The global airline industry expects to make more money than ever this year. The International Air Transport Association, a trade group for the world’s airlines, announced Monday at its annual meeting in Miami that global airlines could expect profits of $29.3 billion in 2015, a 17 percent increase from the previously forecast $25 billion.

That figure is nearly double 2014’s net profits of $16.4 billion, and more than half ($15.7 billion) will go to airlines based in North America, IATA reports.

“For the airline business, 2015 is turning out to be a positive year. Since the tragic events of September 2001, the global airline industry has transformed itself with major gains in efficiency. This is clearly evident in the expected record-high passenger load factor of 80.2% for this year. The result is a hard-earned 4% average net profit margin. On average, airlines will retain $8.27 for every passenger carried,” said IATA CEO Tony Tyler in a statement.

The main reason for the airline windfall is a significantly drop in the price of jet fuel, which represents about 28 percent of the airline industry’s operating costs. (The 2015 outlook is based on the crude oil price of $65/barrel; in 2014 the price was $101.14/barrel.)

At the same time, passenger demand continues to increase, and planes are fuller than ever.

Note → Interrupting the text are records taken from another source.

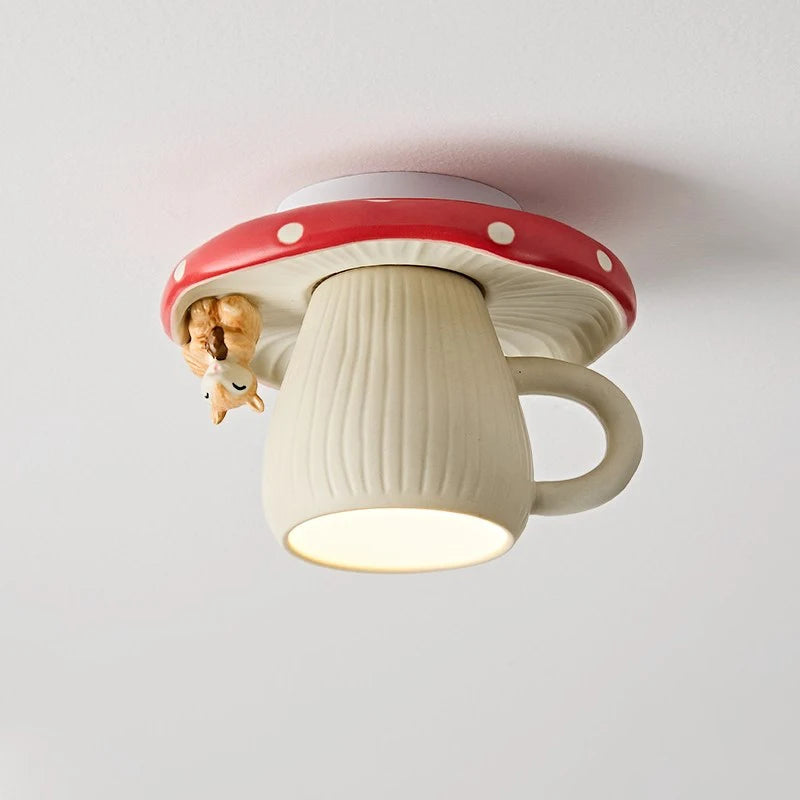 Close-up of a red and white mushroom-shaped ceiling light with a small squirrel hanging off the side, illuminating downwards.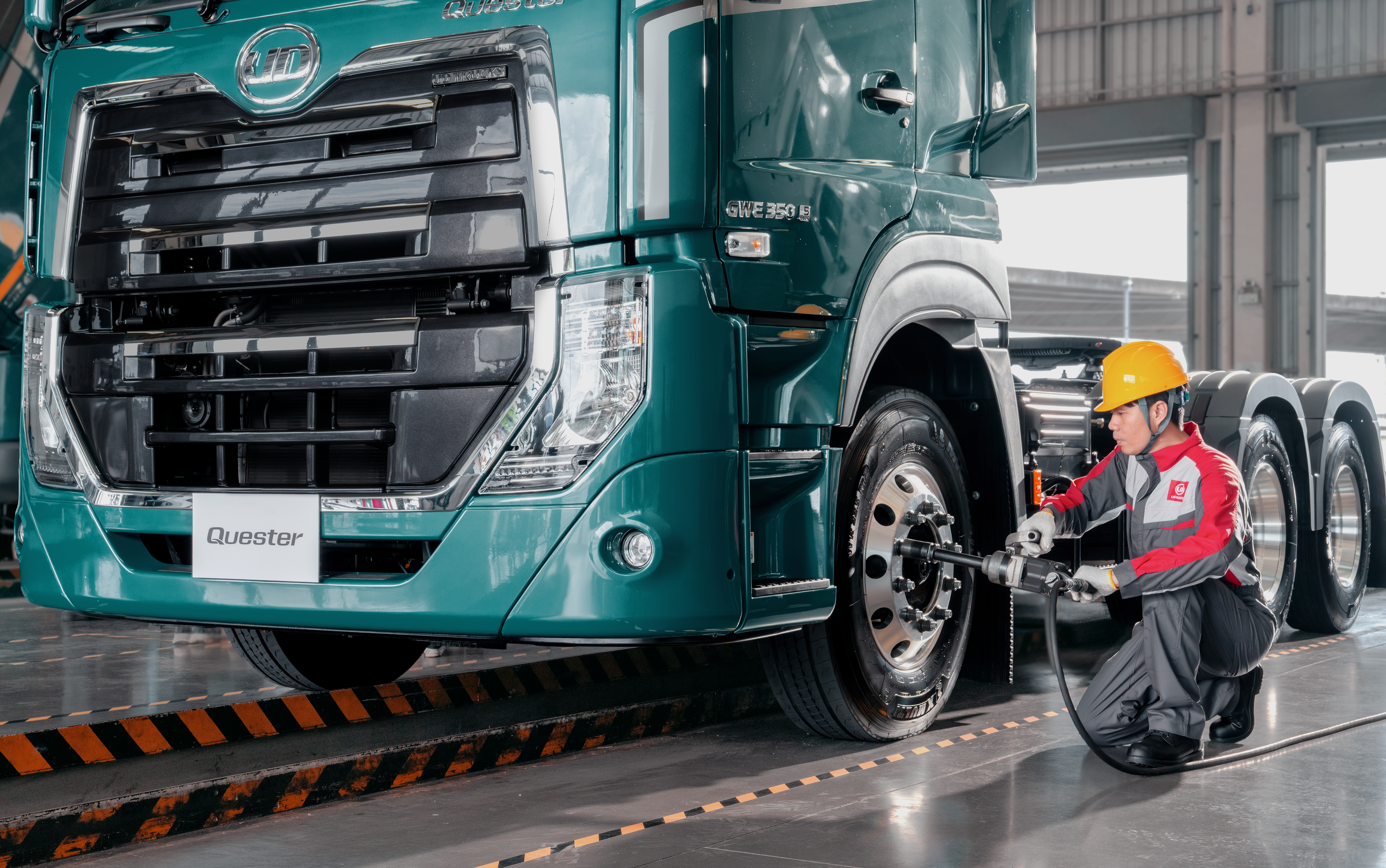 Quester Mechanic in safety gear checking a large green truck’s front wheel in a garage.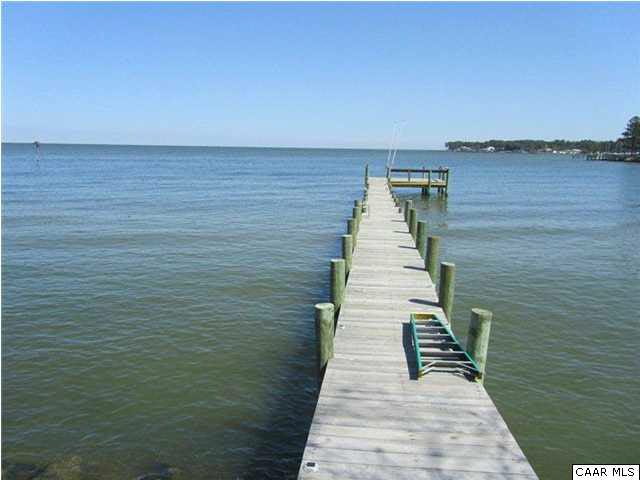 664 Horseshoe Bend Road Deltaville, VA 23043 - Photo 2 of 12 a view of wooden floor with a lake
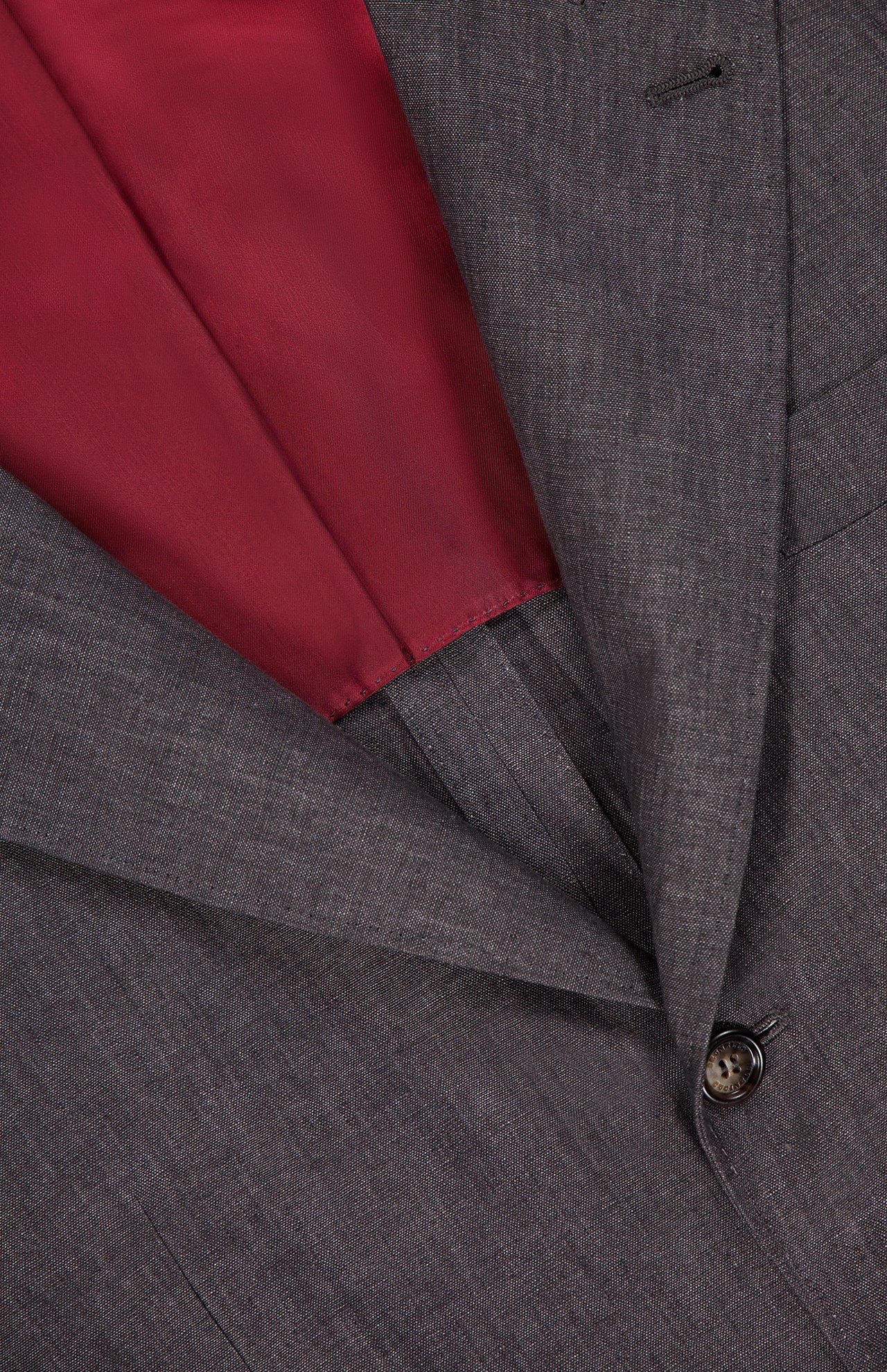 Close-up of the BRUNELLO CUCINELLI Linen Single-breasted Suit Jacket in dark grey, shown partially open to reveal its smooth red satin lining, a black button, and part of the lapel.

IATA expects passenger traffic to grow by 6.7 percent in 2015, with total passengers taking flight exceeding 3.5 billion for the year.

But, added Tyler, “The industry’s fortunes are far from uniform. Many airlines still face huge challenges.” Average airlines not based in the U.S. are “still struggling with returns below the cost of capital and a significant debt burden,” said IATA in a statement.